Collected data
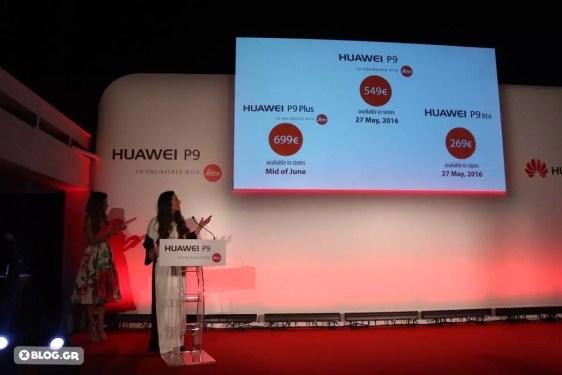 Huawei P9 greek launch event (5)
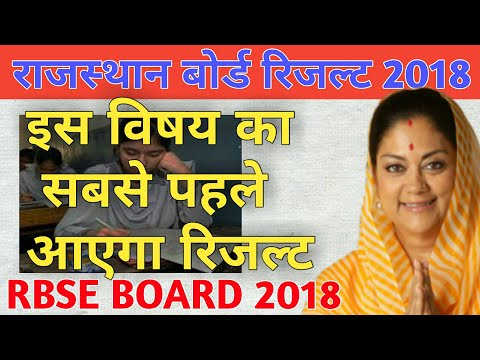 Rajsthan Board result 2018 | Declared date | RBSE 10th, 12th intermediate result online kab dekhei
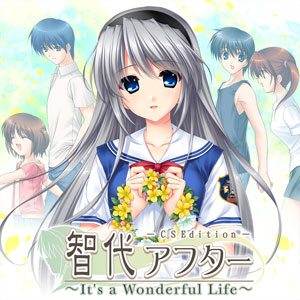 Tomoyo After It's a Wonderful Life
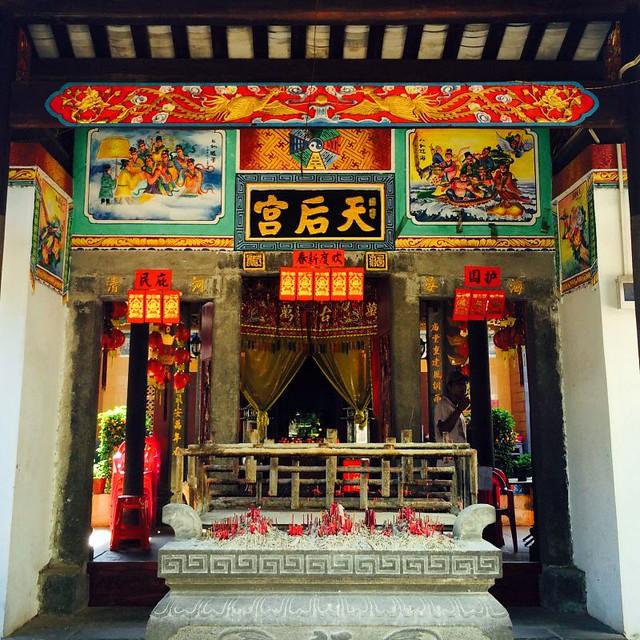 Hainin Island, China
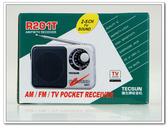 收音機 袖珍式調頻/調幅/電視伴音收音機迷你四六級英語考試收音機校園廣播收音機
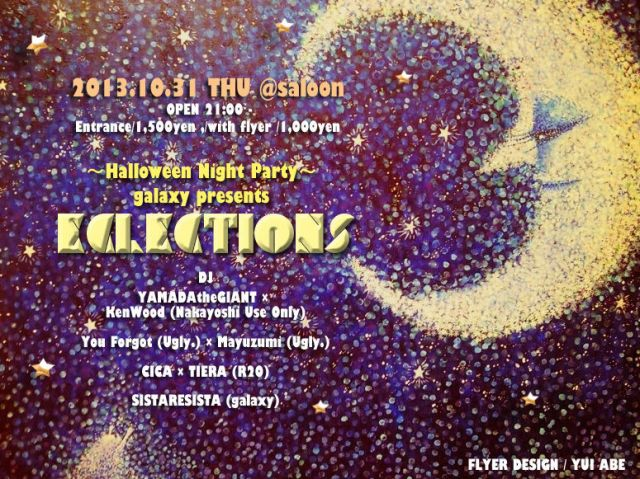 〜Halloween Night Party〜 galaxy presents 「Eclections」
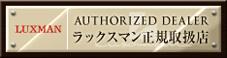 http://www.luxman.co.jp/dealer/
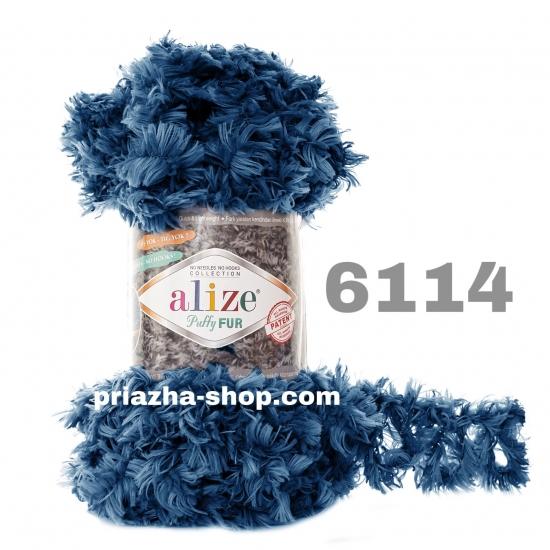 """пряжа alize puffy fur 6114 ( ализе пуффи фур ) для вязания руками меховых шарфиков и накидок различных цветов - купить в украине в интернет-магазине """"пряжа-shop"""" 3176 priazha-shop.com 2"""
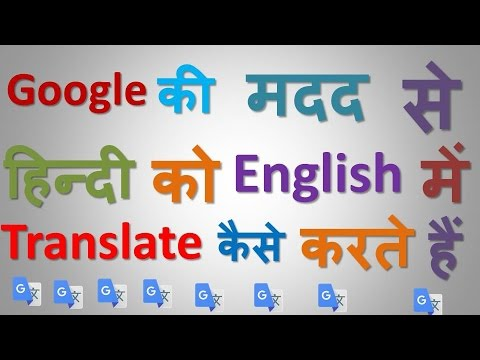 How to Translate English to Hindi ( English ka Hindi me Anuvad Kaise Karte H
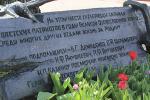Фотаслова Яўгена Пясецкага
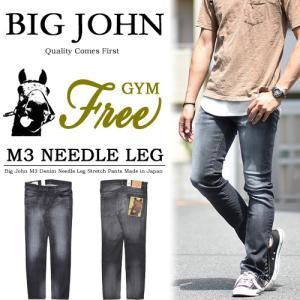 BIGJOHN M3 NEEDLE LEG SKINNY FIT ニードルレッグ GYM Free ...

Brief
Leave the images aside and transcribe all entries exactly.

Reply
 Huawei P9 greek launch event (5)
 Rajsthan Board result 2018 | Declared date | RBSE 10th, 12th intermediate result online kab dekhei
 Tomoyo After It's a Wonderful Life
 Hainin Island, China
 收音機 袖珍式調頻/調幅/電視伴音收音機迷你四六級英語考試收音機校園廣播收音機
 〜Halloween Night Party〜 galaxy presents 「Eclections」
 http://www.luxman.co.jp/dealer/
 """пряжа alize puffy fur 6114 ( ализе пуффи фур ) для вязания руками меховых шарфиков и накидок различных цветов - купить в украине в интернет-магазине """"пряжа-shop"""" 3176 priazha-shop.com 2"""
 How to Translate English to Hindi ( English ka Hindi me Anuvad Kaise Karte H
Фотаслова Яўгена Пясецкага
 BIGJOHN M3 NEEDLE LEG SKINNY FIT ニードルレッグ GYM Free ...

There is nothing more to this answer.